13. Anything worth doing is worth doing for money.
(Anything worth doing has an acceptance test for it.)
18. A Ferengi without profit is no Ferengi at all.
(If your work isn't delivering business value, you might as well not be working at all.)
19. Satisfaction is not guaranteed.
(If the Customer isn't steering or driving, the Customer won't necessarily get what they want.)
21. Never place friendship before profit.
(RefactorMercilessly. Including code other people have written.)
23. Money can never replace dignity.
(Courage. Have it. Everything else will follow.)
27. There's nothing more dangerous than an honest businessman.
(There's nothing more productive than an honest team. They're likely to get the most done.)
31. Never make fun of a Ferengi's mother. (Insult something he cares about, instead.)
(Don't throw blame. Solve problems instead.)
44. Never confuse wisdom with luck.
(Never confuse code with no tests with code that's correct.)
51. Reward anyone who adds to your profits so they will continue to do so.
(You get what you measure: measure only success and reward the team when they deliver it.)
52. Never ask when you can take.
(It is easier to ask for forgiveness than permission.)
57. Good customers are as rare as latinum--treasure them.
(Applies without translation, except for the use of the word "latinum".)
58. There is no substitute for success.
("Play to win.
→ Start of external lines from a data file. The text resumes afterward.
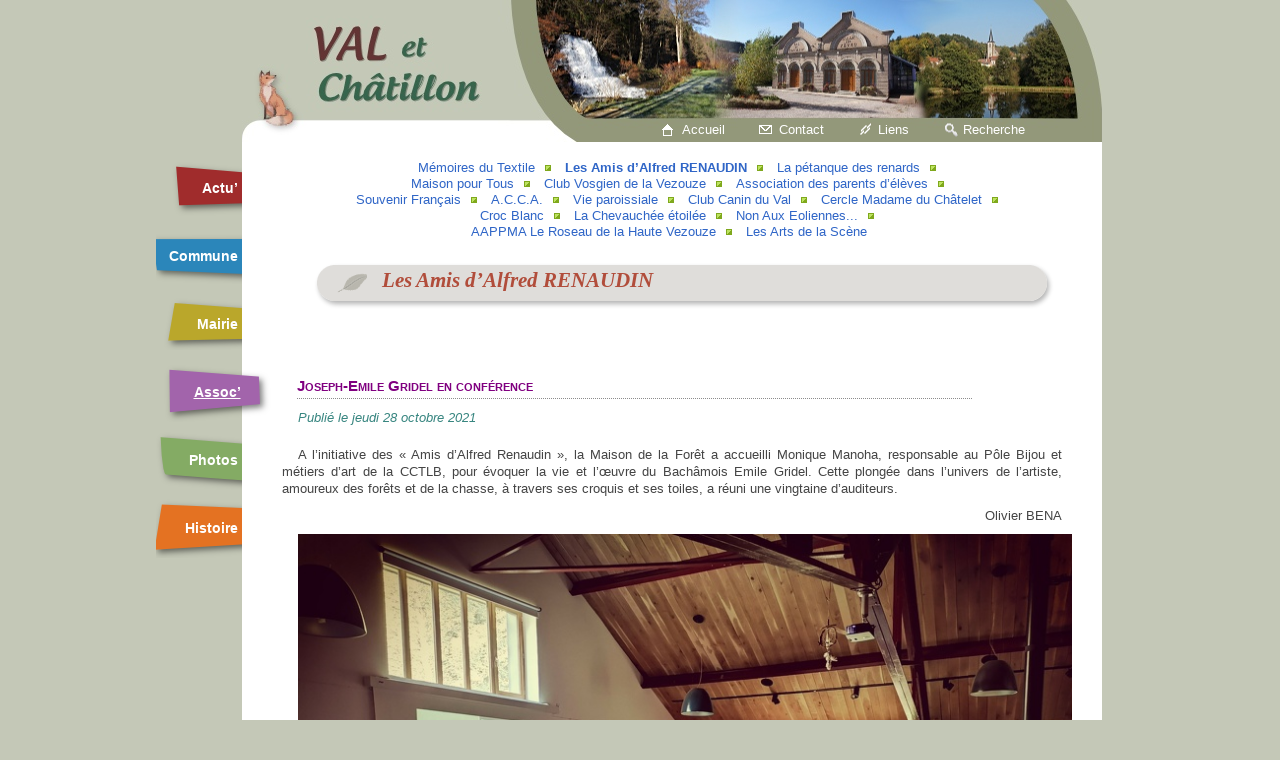

--- FILE ---
content_type: text/html; charset=UTF-8
request_url: https://val-et-chatillon.com/associations/amis-alfred-renaudin/n1482
body_size: 2463
content:
<!DOCTYPE html PUBLIC "-//W3C//DTD XHTML 1.0 Strict//EN" "http://www.w3.org/TR/xhtml1/DTD/xhtml1-strict.dtd">
<html xmlns="http://www.w3.org/1999/xhtml" xml:lang="fr" lang="fr">
<head>
	<title>Les Amis d’Alfred RENAUDIN - Val-et-Châtillon</title>
	<meta http-equiv="Content-Type" content="text/html; charset=utf-8" />
	<meta name="Keywords" content="Commune, Maire, Meurthe-et-Moselle, Lunéville, Cirey-sur-Vezouze, Val, Châtillon" />
	<meta name="Description" content="Site de la commune de Val-et-Châtillon" /> 
		<link rel="shortcut icon" href="/favicon.ico" />
		
	<link rel="alternate" type="application/rss+xml" title="Flux RSS de nouvelles" href="http://val-et-chatillon.com/rss.php"/>
	<link rel="stylesheet" href="/theme/marsdouze/styles.css" type="text/css" charset="utf-8" />
	<!--link rel="stylesheet" href="/theme/marsdouze/print.css" type="text/css" media="print" charset="utf-8" /-->
	<!--[if IE]>
	<style type="text/css" media="screen">@import "/theme/marsdouze/ie.css";</style>
	<![endif]-->

	<script type="text/javascript" src="/scripts/jquery-1.7.2.min.js"></script>


		
	<!--script src="/prettyphoto/js/jquery.lint.js" type="text/javascript" charset="utf-8"></script-->
	<link rel="stylesheet" href="/prettyphoto/css/prettyPhoto.css" type="text/css" media="screen" title="prettyPhoto main stylesheet" charset="utf-8" />
	<script src="/prettyphoto/js/jquery.prettyPhoto.js" type="text/javascript" charset="utf-8"></script>

		</head>

<body class="associations">

	<div id="conteneur">
	<div id="entete">
	<h1>Val-et-Châtillon</h1>
	</div>
	<div id="accueilcontact">
		<a id="accueil" href="/">Accueil</a>
		<a id="contact" href="/contact">Contact</a>
		<a id="liens" href="/liens">Liens</a>
		<a id="recherche" href="/recherche">Recherche</a>
	</div>
	<div id="menu">
		<ul>				<li id="actualite"><a href="/actualite/">Actu’</a></li>
				<li id="commune"><a href="/commune/">Commune</a></li>
				<li id="mairie"><a href="/mairie/">Mairie</a></li>
				<li id="associations"><strong><a href="/associations/">Assoc’</a></strong></li>
				<li id="photos"><a href="/photos/">Photos</a></li>
				<li id="histoire"><a href="/histoire/">Histoire</a></li>

		</ul>
	</div>
	<div id="smenu">
		<ul id="sousmenu">				<li><a href="/associations/textile">Mémoires du Textile</a></li>
				<li><a href="/associations/amis-alfred-renaudin"><strong>Les Amis d’Alfred RENAUDIN</strong></a></li>
				<li><a href="/associations/petanque">La pétanque des renards</a></li>
				<li><a href="/associations/mpt">Maison pour Tous</a></li>
				<li><a href="/associations/clubvosgien">Club Vosgien de la Vezouze</a></li>
				<li><a href="/associations/ape">Association des parents d’élèves</a></li>
				<li><a href="/associations/sf">Souvenir Français</a></li>
				<li><a href="/associations/acca">A.C.C.A.</a></li>
				<li><a href="/associations/paroisse">Vie paroissiale</a></li>
				<li><a href="/associations/clubcanin">Club Canin du Val</a></li>
				<li><a href="/associations/chatelet">Cercle Madame du Châtelet</a></li>
				<li><a href="/associations/crocblanc">Croc Blanc</a></li>
				<li><a href="/associations/chevauchee">La Chevauchée étoilée</a></li>
				<li><a href="/associations/nonauxeoliennes">Non Aux Eoliennes...</a></li>
				<li><a href="/associations/aappma">AAPPMA Le Roseau de la Haute Vezouze</a></li>
				<li class="dernier" ><a href="/associations/lesartsdelascene">Les Arts de la Scène</a></li>

		</ul>
	</div>

	<div id="contenu">
		<div id="titre">
	<p id="auteur">
		</p>
	<h2><span>Les Amis d’Alfred RENAUDIN</span></h2>
	</div>
		<div id="article">
	
				<div class="nouvelle" id="n1482">
				<h3>Joseph-Emile Gridel en conférence</h3>	
				<p class="ndate">Publié le jeudi 28 octobre 2021</p> 
				<div class="ncontenu"><p>A l’initiative des «&nbsp;Amis d’Alfred Renaudin&nbsp;», la Maison de la Forêt a accueilli Monique Manoha, responsable au Pôle Bijou et métiers d’art de la CCTLB, pour évoquer la vie et l’œuvre du Bachâmois Emile Gridel. Cette plongée dans l’univers de l’artiste, amoureux des forêts et de la chasse, à travers ses croquis et ses toiles, a réuni une vingtaine d’auditeurs.</p>

<p style="text-align:right">Olivier BENA</p>

<p><img alt="" src="http://val-et-chatillon.com/photos/_data/i/upload/2021/10/28/20211028102442-3813eddd-me.jpg" style="height:594px; width:792px" /></p>

<p style="text-align:center"><em>Emile Gridel, surnommé le chasseur, a peint de nombreux œuvres sur cette thématique.</em></p>

<p style="text-align:left">Galerie&nbsp; (Copyright photos&nbsp;: Gautier TACK) : <a href="http://val-et-chatillon.com/photos/index.php?/category/196">http://val-et-chatillon.com/photos/index.php?/category/196</a></p>
</div></div>
				<div class="hr"><hr /></div>
								<hr />
		<p><a href="/associations/amis-alfred-renaudin">← Retour à la page d'accueil de : <strong>Les Amis d’Alfred RENAUDIN</strong></a></p><h3>Pages classées</h3><p><a href="/associations/amis-alfred-renaudin/lebrun">Conférence sur Albert LEBRUN (2014)</a></p><p><a href="/associations/amis-alfred-renaudin/vic">Les Amis d’Alfred RENAUDIN à Vic-sur-Seille (2013)</a></p><p><a href="/associations/amis-alfred-renaudin/cr2012">Compte rendu de l’année 2012</a></p><p><a href="/associations/amis-alfred-renaudin/chr2013">Les amis de Renaudin aux journées d’Histoire régionale (2013)</a></p><p><a href="/associations/amis-alfred-renaudin/an">Acte de naissance d’Alfred RENAUDIN</a></p><p><a href="/associations/amis-alfred-renaudin/raon2013">Les Amis de Renaudin en conférence à Raon l’Etape (2013)</a></p><p><a href="/associations/amis-alfred-renaudin/nancy2013">Les Amis d’Alfred RENAUDIN à Nancy (2013)</a></p><p><a href="/associations/amis-alfred-renaudin/ag-constitutive">Procès-verbal de l’assemblée constitutive</a></p><p><a href="/associations/amis-alfred-renaudin/bulletin2012">Bulletin d’information 2012</a></p><p><a href="/associations/amis-alfred-renaudin/gombervaux">Sortie découverte à Toul et Gombervaux en mars 2012</a></p>	</div>
	</div>
	<div id="pied">
	<p><a href="#top"><img alt="up" src="/theme/foret/icones/up.png" /> Haut de page</a></p>

		<ul id="coordonnees">
			<li>
				Mairie de et à <br />
				40 Grande rue <br />54480 Val-et-Châtillon</li>
			<li>
				Tél : 03.83.42.51.07<br />
				       commune.valetchatillon@gmail.com<br />


				</li>
		</ul>

	</div>
	
</div>
	<script type="text/javascript" charset="utf-8">
    $(document).ready(function(){
    $("a[rel^='prettyPhoto']").prettyPhoto({
    social_tools:'',
    overlay_gallery: false
    	  });
  });
</script>
  	 <script type="text/javascript" src="/scripts/menu.js"></script>
</body>
</html>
Don't play not to lose." -- Beck.)
106. There is no honor in poverty.
(If you never get to ship your product, then your project doesn't count. Gear your process to ship regularly.)
109. Dignity and an empty sack is worth the sack.
(Similar to #106.)
162. Even in the worst of times, someone turns a profit.
(Even for the most doomed of projects, people like Wyatt Sutherland can turn them around. Learn to be like Wyatt.)
223. Beware the man who doesn't make time for oo-mox.
(SustainablePace. FortyHourWeek.)
?. It's better to live on one's feet than to die on one's knees.
(It's better to have Done The Right Thing and have the project go tits-up than to cave in and do things you think are wrong and have the project turn out the same way.)